Kue zakat di BUMN memang menggiurkan. Yayasan Baitul Mal BRI, misalnya, mampu menghimpun Rp 4 miliar dana zakat per bulan atau sekitar Rp 48 miliar per tahun dari karyawannya. Adapun PLN mencapai Rp 400 juta per bulan. Tahun ini, dana di PLN dipastikan meningkat tajam karena gaji setiap pegawai muslim di perusahaan setrum itu akan dipotong 2,5 persen untuk zakat mulai Juli ini.

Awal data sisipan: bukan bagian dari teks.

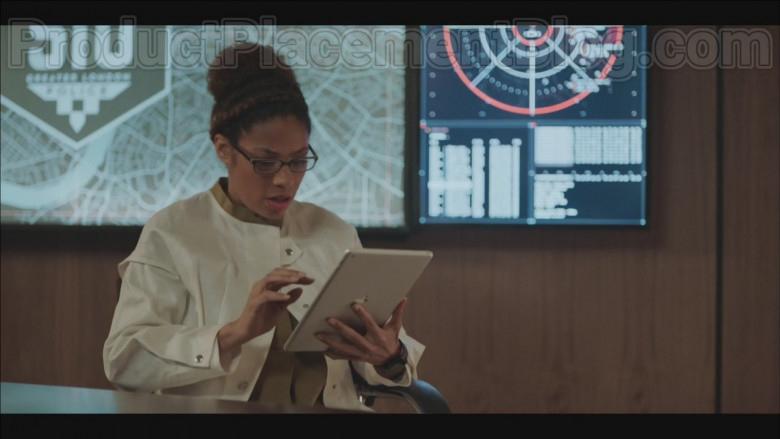 Apple iPad Tablet in Code 404 S01E06 (2020)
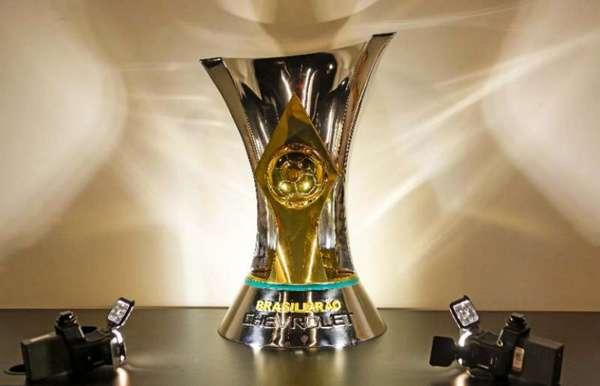 Apenas dois campeões brasileiros (Cruzeiro-2014 e Corinthians-2011) lideravam a competição após 8 rodadas. Um dos líderes, o Internacional-2016, acabou rebaixado ao fim da disputa. Confira como estava o G6 ano a ano na 8ª rodada desde 2006 (Brasileirão com 20 clubes)...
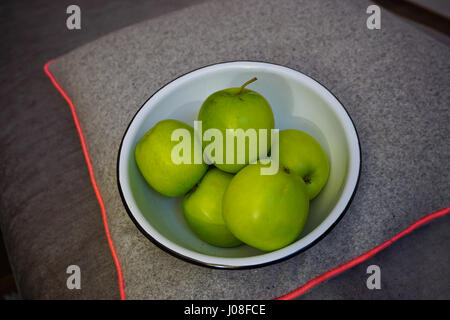 Bowl of delicious green Granny Smith Apples - Stock Image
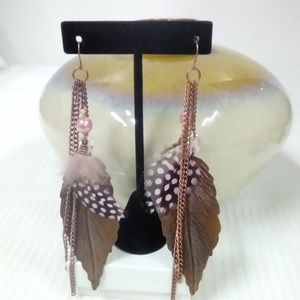 NWT Pink Feather Earring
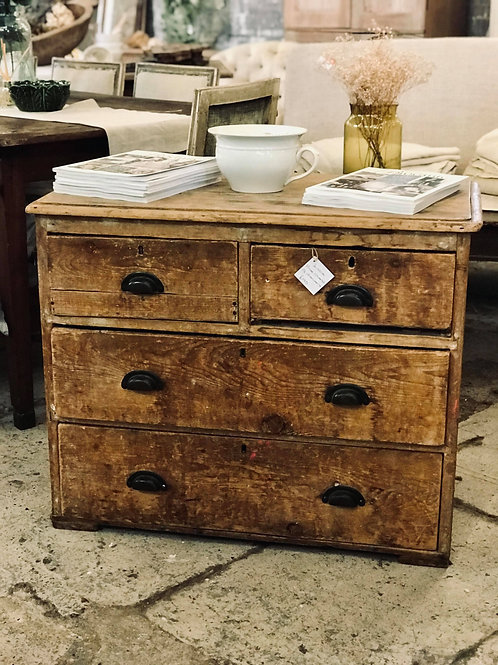 Little pine chest of drawers
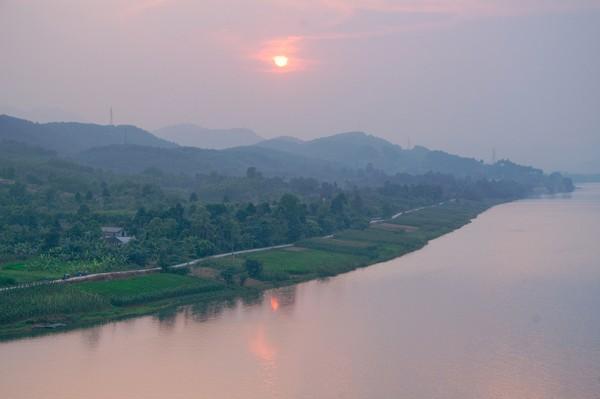 Sungai Parfum atau Houng River memanjang 80 km di Kota Hue. (Getty Images/iStockphoto)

Nah, jika ikut aturan baru, ratusan miliar dana zakat di BUMN wajib diserahkan kepada Baznas untuk disalurkan. Inilah yang membuat pengurus lembaga zakat di BUMN kurang legawa.
Direktur Lembaga Zakat PLN Herry Hasanuddin mengatakan pihaknya masih menunggu hasil uji materi di Mahkamah Agung. Instansinya enggan menyerahkan dana kelolaan ke Baznas karena sistem lembaga amil pemerintah itu dinilai lemah. "Setiap bertanya kepada orang yang berbeda di Baznas, jawabannya selalu beragam," ujarnya.
Herry mengatakan selama ini dana kelolaan di PLN langsung disalurkan di daerah, sesuai dengan tempat zakat itu dibayarkan. Bila zakat berasal dari karyawan PLN Aceh, distribusinya juga di Aceh. Herry mengaku belum mendapat kepastian tentang hal ini dari Baznas.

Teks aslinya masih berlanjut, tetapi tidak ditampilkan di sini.